There are certain birds that are ‘household names’: everyone knows them, because their appearance or behaviour is embedded within our childhood memories and cultural history. The robin, for example, with its rosy red uniform, or the striking black and white magpie, forever associated (probably erroneously) with having a fondness for shiny items.

The cuckoo is another of these birds. As they are seldom seen, it’s not their appearance that has won them a coveted place in the national psyche. It can be attributed to two things – their distinctive ‘cuck-coo’ call, and their reputation for treachery during the breeding season.

Cuckoos are summer migrants from Africa and arrive in Britain in late March to early April. Their simple two-note song has for centuries been associated with the arrival of spring, and many a celebrated wordsmith has been inspired by their melodic call.

━━━━

--- Instructions for the task ---
Answer these questions using the text about cuckoos.
(a) Which bird is associated with a fondness for shiny items?
(b) What two things have earned the cuckoo its place in the national psyche?
(c) When do cuckoos arrive in Britain?
The data is not needed for this task.

--- Data provided ---
━━━━

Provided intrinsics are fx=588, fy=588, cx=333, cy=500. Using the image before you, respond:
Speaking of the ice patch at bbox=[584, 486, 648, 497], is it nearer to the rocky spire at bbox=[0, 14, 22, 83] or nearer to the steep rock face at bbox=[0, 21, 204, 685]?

━━━━

--- Exercise response ---
(a) The magpie.
(b) Its distinctive "cuck-coo" call and its reputation for treachery during the breeding season.
(c) From late March to early April.